Findable, Accessible, Reusable, Interoperable, Accelerating the Pace of Research
The FAIR Guiding Principles for Scientific Data Management and Stewardship guide data sharing practices. The new SRP supplements emphasize interoperability and reusability. Interoperability is the creation of datasets with a similar format, language, and vocabulary. Reusability is the ability to replicate data.

The Superfund Research Program (SRP) awarded administrative supplements to its Multiproject Center (P42) and Individual Research (R01) grantees to expand data integration, interoperability, and reuse. The SRP encourages data sharing among its grantees to accelerate new discoveries, stimulate new collaborations, and increase scientific transparency and rigor.

Researchers at SRP Centers study across a variety of disciplines and produce large amounts of data on biological responses, exposures, and environmental technologies. As such, data generated from these Centers are diverse and include multi-omics and imaging to geoscience and exposure distribution data. The supplements aim to integrate data across these biomedical and environmental science and engineering fields, one of the biggest challenges in SRP data sharing. The supplements will also help each Center improve data management by making previously and newly produced datasets more accessible, interoperable, and reusable to SRP researchers.

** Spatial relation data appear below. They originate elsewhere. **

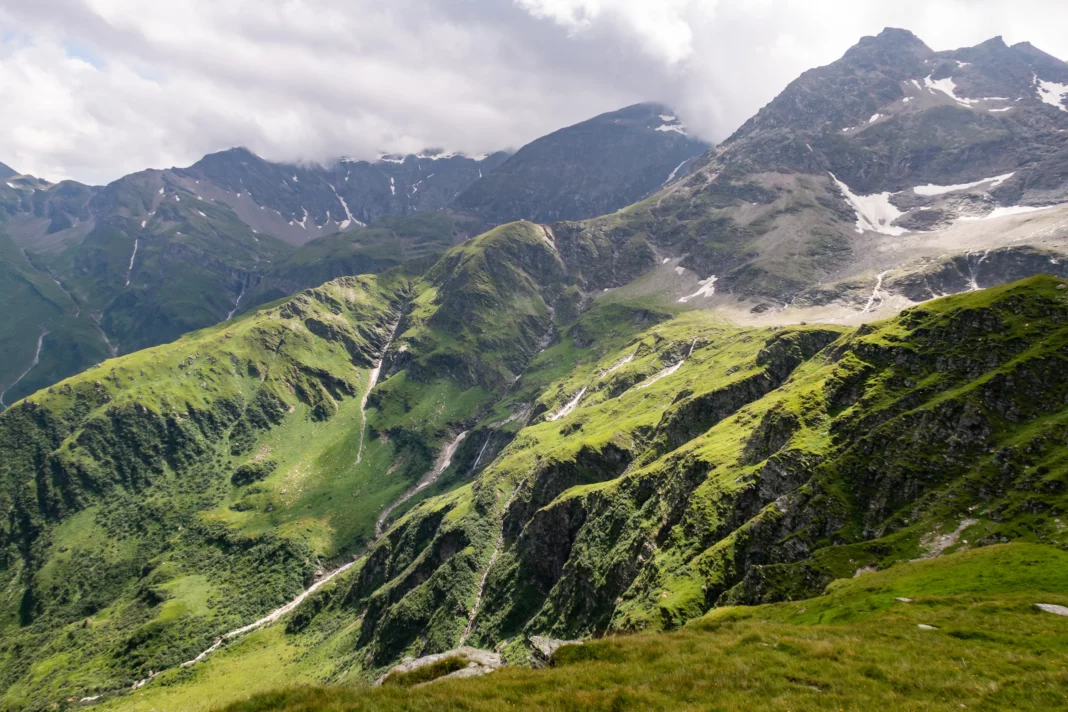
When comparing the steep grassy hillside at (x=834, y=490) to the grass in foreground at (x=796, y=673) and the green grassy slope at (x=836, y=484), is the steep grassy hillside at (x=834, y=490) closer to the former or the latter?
the green grassy slope at (x=836, y=484)

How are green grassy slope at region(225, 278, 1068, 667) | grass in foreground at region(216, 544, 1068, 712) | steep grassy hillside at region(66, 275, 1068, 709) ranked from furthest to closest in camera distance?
green grassy slope at region(225, 278, 1068, 667) → steep grassy hillside at region(66, 275, 1068, 709) → grass in foreground at region(216, 544, 1068, 712)

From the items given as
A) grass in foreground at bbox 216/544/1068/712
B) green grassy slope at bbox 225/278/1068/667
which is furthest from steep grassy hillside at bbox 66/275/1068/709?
grass in foreground at bbox 216/544/1068/712

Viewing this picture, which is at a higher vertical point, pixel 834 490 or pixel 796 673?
pixel 796 673

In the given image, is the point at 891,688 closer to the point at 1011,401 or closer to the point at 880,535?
the point at 880,535

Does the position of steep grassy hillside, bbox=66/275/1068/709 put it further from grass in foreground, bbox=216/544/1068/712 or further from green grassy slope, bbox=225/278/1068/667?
grass in foreground, bbox=216/544/1068/712

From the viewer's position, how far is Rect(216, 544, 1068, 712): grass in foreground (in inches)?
866

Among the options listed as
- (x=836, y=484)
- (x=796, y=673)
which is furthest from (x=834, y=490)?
(x=796, y=673)

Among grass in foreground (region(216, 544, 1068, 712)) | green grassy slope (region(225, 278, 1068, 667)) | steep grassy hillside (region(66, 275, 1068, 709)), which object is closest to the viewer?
grass in foreground (region(216, 544, 1068, 712))

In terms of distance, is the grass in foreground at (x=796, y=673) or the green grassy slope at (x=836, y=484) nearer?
the grass in foreground at (x=796, y=673)

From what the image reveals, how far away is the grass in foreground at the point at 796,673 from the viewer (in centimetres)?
2200

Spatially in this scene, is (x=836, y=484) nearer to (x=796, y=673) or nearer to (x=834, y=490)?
(x=834, y=490)

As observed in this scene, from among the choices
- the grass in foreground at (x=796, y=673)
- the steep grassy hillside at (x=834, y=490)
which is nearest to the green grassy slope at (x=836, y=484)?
the steep grassy hillside at (x=834, y=490)

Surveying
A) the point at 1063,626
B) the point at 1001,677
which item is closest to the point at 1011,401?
the point at 1063,626

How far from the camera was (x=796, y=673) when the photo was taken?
25359mm
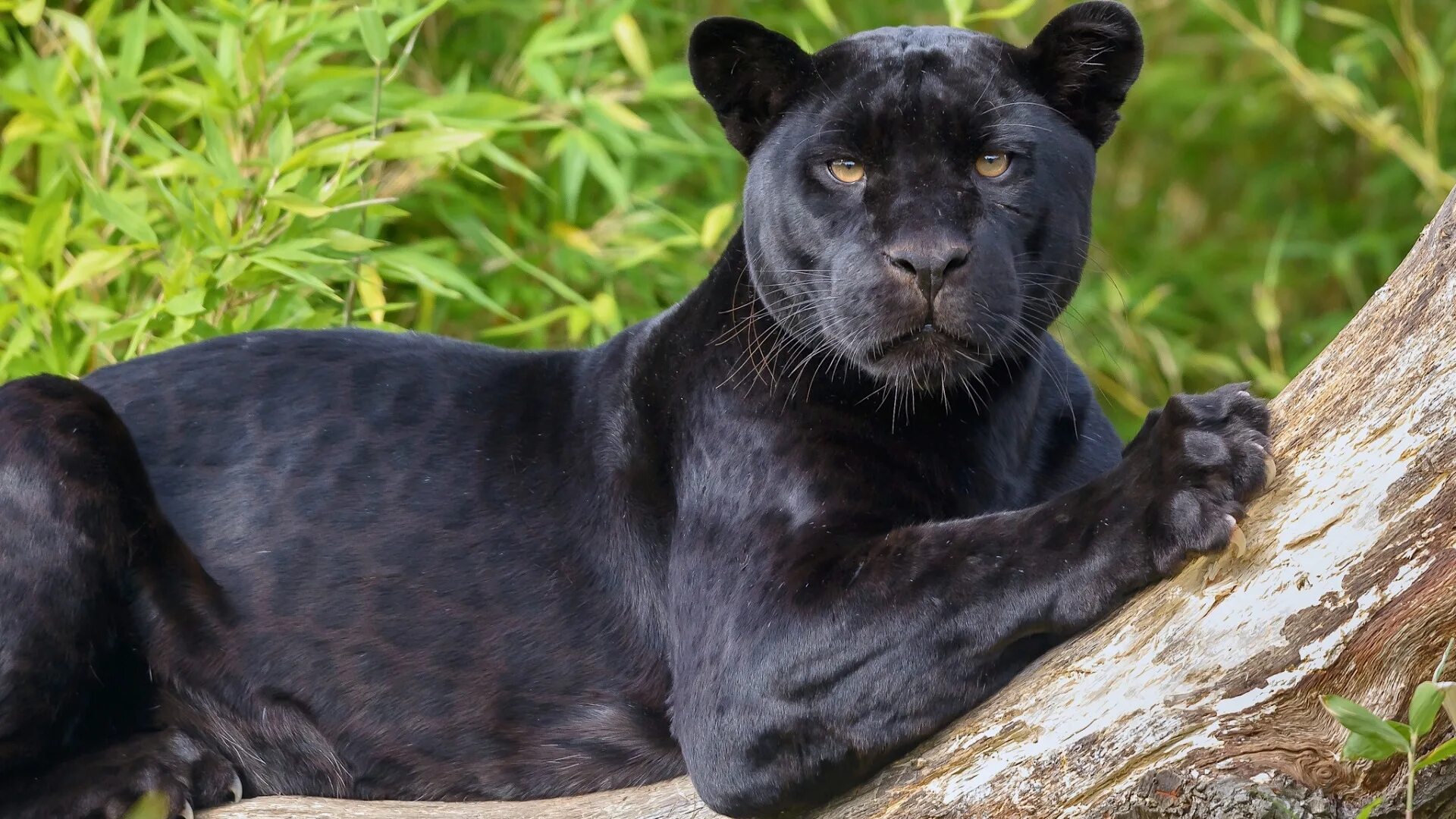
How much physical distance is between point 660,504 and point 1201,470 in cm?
87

Use Cases are at the core of these supplements, wherein awardees have combined at least two distinct datasets to help address a real-world, science-driven research question. The Use Case advances the research goals of each of the collaborators while also facilitating the interoperability and reuse of SRP data.

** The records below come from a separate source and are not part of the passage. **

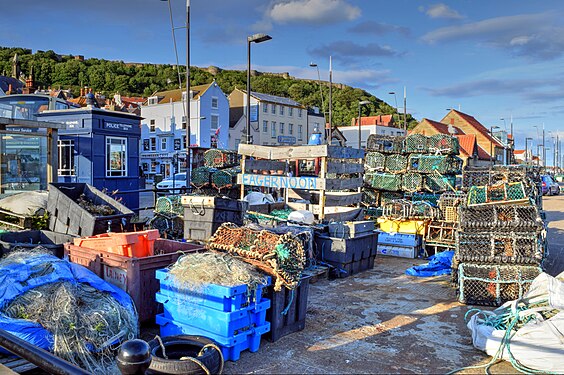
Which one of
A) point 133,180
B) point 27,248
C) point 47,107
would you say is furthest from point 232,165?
point 27,248

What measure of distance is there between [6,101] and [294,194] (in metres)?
11.2

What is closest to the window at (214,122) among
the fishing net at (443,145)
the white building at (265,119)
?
the white building at (265,119)

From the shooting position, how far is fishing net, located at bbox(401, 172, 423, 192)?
15609mm

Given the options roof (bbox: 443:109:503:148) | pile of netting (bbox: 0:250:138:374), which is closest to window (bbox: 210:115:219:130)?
roof (bbox: 443:109:503:148)

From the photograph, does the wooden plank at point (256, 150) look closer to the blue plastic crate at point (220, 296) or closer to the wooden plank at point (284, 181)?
the wooden plank at point (284, 181)

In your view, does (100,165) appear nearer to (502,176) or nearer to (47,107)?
(47,107)

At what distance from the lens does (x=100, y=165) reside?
14531 millimetres

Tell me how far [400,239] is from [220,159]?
27.4 ft

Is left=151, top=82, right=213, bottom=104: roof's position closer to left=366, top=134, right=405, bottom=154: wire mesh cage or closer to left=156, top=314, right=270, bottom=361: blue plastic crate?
left=366, top=134, right=405, bottom=154: wire mesh cage

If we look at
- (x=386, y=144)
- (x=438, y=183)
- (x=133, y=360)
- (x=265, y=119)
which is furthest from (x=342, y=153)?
(x=265, y=119)

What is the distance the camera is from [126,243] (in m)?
6.16

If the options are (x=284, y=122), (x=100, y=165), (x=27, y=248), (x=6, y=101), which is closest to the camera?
(x=27, y=248)

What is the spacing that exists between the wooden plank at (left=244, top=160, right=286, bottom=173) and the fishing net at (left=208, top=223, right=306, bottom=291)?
227 inches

Each Use Case team will also take part in regular discussions with other teams to leverage best practices and recommendations to reach their goals. These best practices for data interoperability and reuse of SRP datasets will be shared at an in-person meeting at the end of the supplement and with the broader environmental science community.

By encouraging data reuse to accelerate the pace of research, these supplemental grants further the SRP's goal of breaking the link between chemical exposure and disease. The funding also addresses the second theme of the NIEHS's Strategic Plan: promoting research translation by using data to enhance knowledge and inspire action.